Unfortunately, like so many other things we do surrounding God, we have made this story really complicated. We cannot simply tell it as it is given to us.  Now we must qualify it and explain it to suit our own understanding of God.  The simple story of God’s message of rescuing humankind through the work of his son, Jesus, gets really complicated with layers of theology and prescriptions for spirituality.  I’m certain that if Jesus were to sit in many of our churches today he would be dumbfounded and caused to ask, “Are you talking about me?”  It is so hard to tell sometimes.

Flowering Tree in Portland, OR., May 2010

Flowering Tree in Portland, OR., May 2010 ©Weatherstone/Ron Almberg, Jr. (2010)

Recently, a gentleman approached me about doing the “preaching” portion of a service in a retirement center. He wanted to assure me that everything would be taken care – music, songs, prayer and even communion.  All I had to do was show up and deliver a sermon.  “After all,” he qualified, “I’m not a pastor or clergy personI don’t mind doing the song service or communion, but I can’t preach.  I’m not qualified since I’m not a reverend.”

I was speechless. Standing before me was an elderly gentleman who had a passion for serving the retirement community around us.  His manner and speech told me he was well educated and very articulate.  He was a seasoned person of the church, probably had been going for 30 or 40 years.  I thought it odd that he had no problem serving the Lord’s Supper as a non-clergy person since in many denominations that is a service only a clergy person can perform.  So, obviously his spiritual background did not come from such a heritage.  However, not able to “preach;” that is, share the gospel, tell the good news that is in Christ Jesus, teach the way of the Lord?

Since when did telling the story of God require theological credentials? I am often reminded of the apostles who were unlearned men – uneducated.  Yet, the people of their time could tell that they had been with Jesus.  They became faithful witnesses of Jesus and his ways.  Telling the story was a very simple endeavor.  It focused upon the life, ministry, death, resurrection and glorification of Jesus the Messiah.  It was supported with Old Testament examples of prophetic fulfillment.

Have we made our Gospel too complicated when the average person in our church does not feel qualified to share it with others? I am not addressing shyness or an ability for public speaking here.  I am only talking about telling the story of Jesus.  What have we done with the story of God’s message in his son when those who sit in our chairs and pews for years cannot tell others – or do not feel qualified to tell others?  What have we subtly communicated to them about telling this story when we have only professional clergy share it week after week?

-*-

• **What you have to do**
Extract the part of the essay on telling the story of Jesus that starts with "Have we made" and goes on through "week after week?", copying it word for word.

• **Dataset section**
-*-

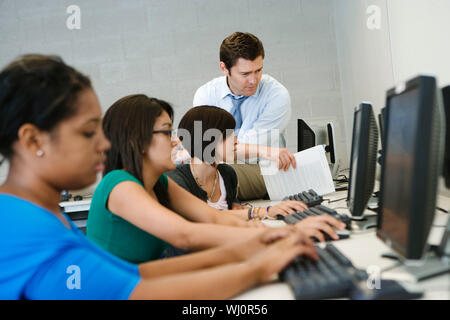 Männliche Professor mit Studentinnen in Computer Lab Stockfoto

-*-

• **Result of the exercise**
Have we made our Gospel too complicated when the average person in our church does not feel qualified to share it with others? I am not addressing shyness or an ability for public speaking here.  I am only talking about telling the story of Jesus.  What have we done with the story of God’s message in his son when those who sit in our chairs and pews for years cannot tell others – or do not feel qualified to tell others?  What have we subtly communicated to them about telling this story when we have only professional clergy share it week after week?